User data suggests we are asking ChatGPT and other generative AI bots ever more questions, related to our work and to our personal lives. But it turns out, according to the authors of a recent study published in Nature, ChatGPT not only "influence[s] users’ moral judgment," it "corrupts rather than improves its users’ moral judgment," in part by providing inconsistent moral advice. Just as many users now defer to Google Maps' judgment over their own, users of ChatGPT, according to the study, "readily follow moral advice from bots even if there are red flags warning them against it" and "underestimate how much they are influenced" by the bots. www.nature.com/articles/s41598-023-31341-0
In light of last weekend's Dutch election that brought Geert Wilders's right-wing, anti-immigrant Party for Freedom to power, it seemed useful to share this piece from Foreign Affairs earlier this year by Georgetown international affairs professor Charles King. King walks readers through an ascendant new political conservatism that is no longer rooted in expanding individual liberty -- reflected in Barry Goldwater's argument in 1960, "The Conservative looks upon politics as the art of achieving the maximum amount of freedom for individuals that is consistent with the maintenance of the social order" -- but is instead a weaving together "of religion, personal morality, national culture, and public policy" that considers the Enlightenment a "wrong turn" in governing principles. www.foreignaffairs.com/reviews/antiliberal-revolution
Previously in this space, I have mentioned Silicon Valley's embrace of "effective altruism" -- a particular, and somewhat extreme, variant of utilitarianism that featured prominently in the recent trial of crypto entrepreneur Sam Bankman-Fried -- but recently the buzz in Silicon Valley has been about Marc Andreessen's "techno-optimist manifesto." A co-founder of the early web browser Netscape, Andreessen has spent the last couple of decades as one of Silicon Valley's biggest venture capital players. His newest manifesto has been described as a mash-up of Nietzsche, libertarianism, and social Darwinism with a sprinkling of nuclear-powered science fiction.
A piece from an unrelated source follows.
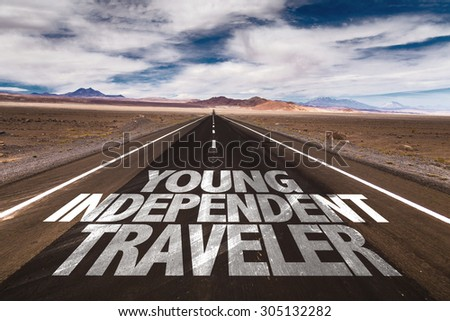 Young Independent Traveler written on desert road - stock photo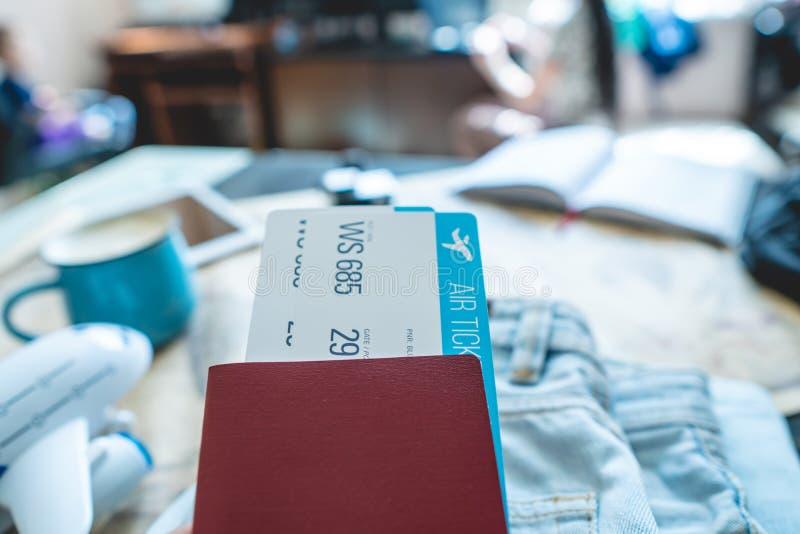 Mão que guarda um passaporte e dois bilhetes no fundo da câmera, o mapa do mundo Prepara??o para a viagem fotografia de stock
It advocates for turning up the accelerator on technological development -- to wit, "We believe in accelerationism – the conscious and deliberate propulsion of technological development.... We believe Artificial Intelligence is our alchemy, our Philosopher’s Stone – we are literally making sand think. ... We believe any deceleration of AI will cost lives. Deaths that were preventable by the AI that was prevented from existing is a form of murder. ... We believe the global population can quite easily expand to 50 billion people or more, and then far beyond that as we ultimately settle other planets. ... We believe in adventure. Undertaking the Hero’s Journey, rebelling against the status quo, mapping uncharted territory, conquering dragons, and bringing home the spoils for our community. ... Victim mentality is a curse in every domain of life, including in our relationship with technology – both unnecessary and self-defeating. We are not victims, we are conquerors." It concludes with a list of the enemies of techno-optimists, which specifically includes those who espouse "tech ethics." 👀 You can find the entire manifesto, and sundry critiques of it, online.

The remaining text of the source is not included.